**** SUPPLIED RECORDS ****

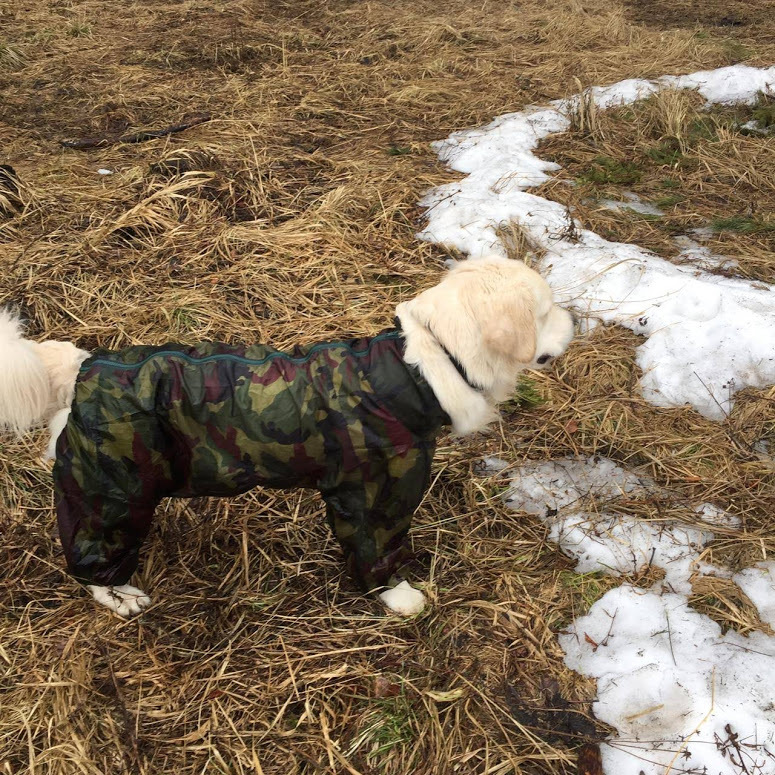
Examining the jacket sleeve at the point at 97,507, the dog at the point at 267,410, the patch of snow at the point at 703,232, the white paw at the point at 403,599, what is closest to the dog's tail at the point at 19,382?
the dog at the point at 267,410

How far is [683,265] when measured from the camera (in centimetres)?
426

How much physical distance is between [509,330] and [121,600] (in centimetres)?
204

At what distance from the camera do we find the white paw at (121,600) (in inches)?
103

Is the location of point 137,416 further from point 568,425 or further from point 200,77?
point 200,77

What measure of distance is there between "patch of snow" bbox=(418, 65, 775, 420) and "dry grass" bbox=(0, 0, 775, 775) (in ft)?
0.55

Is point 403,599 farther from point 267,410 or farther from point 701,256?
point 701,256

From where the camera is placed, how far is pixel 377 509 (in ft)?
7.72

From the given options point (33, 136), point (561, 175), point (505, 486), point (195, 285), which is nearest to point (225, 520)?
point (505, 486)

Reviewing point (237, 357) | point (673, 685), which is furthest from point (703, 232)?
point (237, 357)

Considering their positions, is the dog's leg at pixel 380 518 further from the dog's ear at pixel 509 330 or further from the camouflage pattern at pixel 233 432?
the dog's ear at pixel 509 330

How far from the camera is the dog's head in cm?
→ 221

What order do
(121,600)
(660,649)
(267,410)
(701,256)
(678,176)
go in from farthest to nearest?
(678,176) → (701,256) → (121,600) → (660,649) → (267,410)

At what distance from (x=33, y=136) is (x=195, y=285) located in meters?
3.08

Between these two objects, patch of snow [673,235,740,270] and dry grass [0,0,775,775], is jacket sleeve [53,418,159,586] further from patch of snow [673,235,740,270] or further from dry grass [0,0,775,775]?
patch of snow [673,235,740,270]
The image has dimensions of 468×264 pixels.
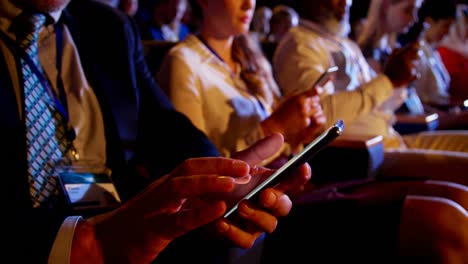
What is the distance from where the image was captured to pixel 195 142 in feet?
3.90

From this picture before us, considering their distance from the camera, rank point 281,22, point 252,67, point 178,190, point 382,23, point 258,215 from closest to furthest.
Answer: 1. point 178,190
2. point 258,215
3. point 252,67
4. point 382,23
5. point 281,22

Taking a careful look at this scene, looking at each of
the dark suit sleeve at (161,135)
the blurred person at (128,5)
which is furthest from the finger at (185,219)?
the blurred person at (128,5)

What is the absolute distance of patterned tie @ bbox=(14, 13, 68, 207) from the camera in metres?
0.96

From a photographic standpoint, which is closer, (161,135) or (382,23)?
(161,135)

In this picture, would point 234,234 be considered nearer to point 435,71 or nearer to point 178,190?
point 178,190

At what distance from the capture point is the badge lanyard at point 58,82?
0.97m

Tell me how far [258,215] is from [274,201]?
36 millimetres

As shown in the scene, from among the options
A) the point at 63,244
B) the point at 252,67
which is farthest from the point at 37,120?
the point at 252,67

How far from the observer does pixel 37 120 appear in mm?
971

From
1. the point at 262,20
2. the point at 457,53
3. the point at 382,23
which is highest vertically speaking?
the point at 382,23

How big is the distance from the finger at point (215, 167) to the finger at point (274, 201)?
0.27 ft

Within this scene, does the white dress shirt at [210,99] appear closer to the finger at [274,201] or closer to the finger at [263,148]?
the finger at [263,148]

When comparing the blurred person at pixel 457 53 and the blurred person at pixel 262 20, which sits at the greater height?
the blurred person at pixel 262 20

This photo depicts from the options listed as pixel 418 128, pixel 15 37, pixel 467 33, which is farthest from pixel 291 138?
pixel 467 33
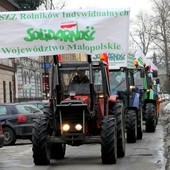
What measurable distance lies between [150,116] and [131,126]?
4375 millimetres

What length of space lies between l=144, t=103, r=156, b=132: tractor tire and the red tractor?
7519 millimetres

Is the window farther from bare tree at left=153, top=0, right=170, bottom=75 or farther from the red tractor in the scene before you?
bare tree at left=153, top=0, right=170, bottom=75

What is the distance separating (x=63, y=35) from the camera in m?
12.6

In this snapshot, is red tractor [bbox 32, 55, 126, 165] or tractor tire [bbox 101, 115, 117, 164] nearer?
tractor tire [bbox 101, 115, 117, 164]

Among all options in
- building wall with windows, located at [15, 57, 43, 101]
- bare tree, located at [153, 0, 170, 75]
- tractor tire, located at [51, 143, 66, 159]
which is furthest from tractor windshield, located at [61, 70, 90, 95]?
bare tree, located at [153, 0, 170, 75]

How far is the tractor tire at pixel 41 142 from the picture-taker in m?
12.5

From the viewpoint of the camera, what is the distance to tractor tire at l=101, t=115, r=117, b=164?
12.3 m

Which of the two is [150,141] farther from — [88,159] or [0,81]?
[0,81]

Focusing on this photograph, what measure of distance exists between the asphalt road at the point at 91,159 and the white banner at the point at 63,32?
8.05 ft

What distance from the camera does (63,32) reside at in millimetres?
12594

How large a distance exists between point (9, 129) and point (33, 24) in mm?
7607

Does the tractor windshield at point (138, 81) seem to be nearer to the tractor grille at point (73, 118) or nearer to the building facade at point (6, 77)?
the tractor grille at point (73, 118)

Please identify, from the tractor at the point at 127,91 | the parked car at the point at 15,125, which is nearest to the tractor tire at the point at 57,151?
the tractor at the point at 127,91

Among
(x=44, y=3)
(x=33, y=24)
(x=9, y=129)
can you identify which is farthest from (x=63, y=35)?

****

## TASK REQUIREMENTS
Everything from the line with "What is the distance separating" through the last line of the material above should be echoed exactly, and nothing else.

## SOLVED EXERCISE
What is the distance separating (x=63, y=35) from the camera in m?
12.6

In this snapshot, is red tractor [bbox 32, 55, 126, 165] or tractor tire [bbox 101, 115, 117, 164] nearer?
tractor tire [bbox 101, 115, 117, 164]

Among all options in
- building wall with windows, located at [15, 57, 43, 101]
- bare tree, located at [153, 0, 170, 75]
- tractor tire, located at [51, 143, 66, 159]
which is furthest from tractor windshield, located at [61, 70, 90, 95]?
bare tree, located at [153, 0, 170, 75]

How far is the tractor tire at pixel 41 142 from the picture-taker in m?
12.5

From the viewpoint of the camera, what is the distance to tractor tire at l=101, t=115, r=117, b=164?
12.3 m

Which of the two is [150,141] farther from — [88,159] or [0,81]?
[0,81]

Focusing on this photograph, what measure of distance exists between the asphalt road at the point at 91,159 and the white banner at the point at 63,32?
8.05 ft

What distance from the camera does (63,32) reside at in millimetres?
12594

How large a distance exists between point (9, 129) and point (33, 24) in mm?
7607

Does the tractor windshield at point (138, 81) seem to be nearer to the tractor grille at point (73, 118) or nearer to the building facade at point (6, 77)?
the tractor grille at point (73, 118)

Please identify, from the tractor at the point at 127,91 | the parked car at the point at 15,125, which is nearest to the tractor tire at the point at 57,151?
the tractor at the point at 127,91

Among
(x=44, y=3)
(x=33, y=24)
(x=9, y=129)
can you identify which is farthest from (x=63, y=35)?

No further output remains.